THE TASK: All lines in the records below that hold "Author" are to be shown.

RECORDS SHOWN:
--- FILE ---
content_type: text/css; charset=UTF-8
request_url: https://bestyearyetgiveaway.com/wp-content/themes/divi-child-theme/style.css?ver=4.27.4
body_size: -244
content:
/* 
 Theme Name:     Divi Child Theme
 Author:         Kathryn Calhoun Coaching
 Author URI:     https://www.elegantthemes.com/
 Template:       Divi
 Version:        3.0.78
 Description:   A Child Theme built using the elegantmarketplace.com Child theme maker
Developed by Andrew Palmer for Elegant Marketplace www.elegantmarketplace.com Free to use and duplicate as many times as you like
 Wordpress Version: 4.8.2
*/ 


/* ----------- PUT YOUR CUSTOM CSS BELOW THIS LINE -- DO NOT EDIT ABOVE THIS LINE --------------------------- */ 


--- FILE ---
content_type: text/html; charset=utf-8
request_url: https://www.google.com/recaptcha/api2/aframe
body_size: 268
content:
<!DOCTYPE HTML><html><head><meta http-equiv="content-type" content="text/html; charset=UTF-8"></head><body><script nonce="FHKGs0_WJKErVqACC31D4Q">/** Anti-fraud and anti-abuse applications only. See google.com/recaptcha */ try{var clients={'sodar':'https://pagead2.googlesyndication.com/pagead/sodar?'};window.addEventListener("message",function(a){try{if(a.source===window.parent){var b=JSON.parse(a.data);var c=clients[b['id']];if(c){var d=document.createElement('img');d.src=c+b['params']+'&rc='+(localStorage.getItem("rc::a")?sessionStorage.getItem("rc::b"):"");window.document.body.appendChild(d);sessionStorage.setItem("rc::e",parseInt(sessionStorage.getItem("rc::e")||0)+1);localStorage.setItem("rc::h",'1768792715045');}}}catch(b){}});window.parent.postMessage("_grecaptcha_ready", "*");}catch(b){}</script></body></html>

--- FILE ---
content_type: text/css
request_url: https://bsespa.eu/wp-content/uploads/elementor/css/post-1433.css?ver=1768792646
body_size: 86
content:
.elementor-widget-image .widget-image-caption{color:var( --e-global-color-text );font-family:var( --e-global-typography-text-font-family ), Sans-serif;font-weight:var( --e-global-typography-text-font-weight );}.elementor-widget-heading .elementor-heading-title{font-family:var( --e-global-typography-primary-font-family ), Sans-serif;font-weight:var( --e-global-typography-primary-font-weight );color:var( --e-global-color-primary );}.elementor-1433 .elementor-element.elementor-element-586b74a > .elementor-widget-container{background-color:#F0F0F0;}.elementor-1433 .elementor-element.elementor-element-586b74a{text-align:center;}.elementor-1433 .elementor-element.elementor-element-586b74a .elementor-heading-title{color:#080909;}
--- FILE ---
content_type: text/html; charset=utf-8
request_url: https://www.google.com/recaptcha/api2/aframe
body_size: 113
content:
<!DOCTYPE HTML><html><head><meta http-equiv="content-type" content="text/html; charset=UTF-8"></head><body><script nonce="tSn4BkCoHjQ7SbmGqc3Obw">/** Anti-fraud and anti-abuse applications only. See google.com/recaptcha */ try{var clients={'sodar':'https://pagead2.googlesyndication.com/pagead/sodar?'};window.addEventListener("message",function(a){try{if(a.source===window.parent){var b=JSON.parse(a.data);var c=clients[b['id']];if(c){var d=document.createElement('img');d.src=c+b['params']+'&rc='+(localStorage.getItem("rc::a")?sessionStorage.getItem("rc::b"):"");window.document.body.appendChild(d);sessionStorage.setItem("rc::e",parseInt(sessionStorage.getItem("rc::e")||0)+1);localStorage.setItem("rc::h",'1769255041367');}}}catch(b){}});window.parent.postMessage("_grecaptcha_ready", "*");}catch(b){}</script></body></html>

SOLUTION:
 Author:         Kathryn Calhoun Coaching
 Author URI:     https://www.elegantthemes.com/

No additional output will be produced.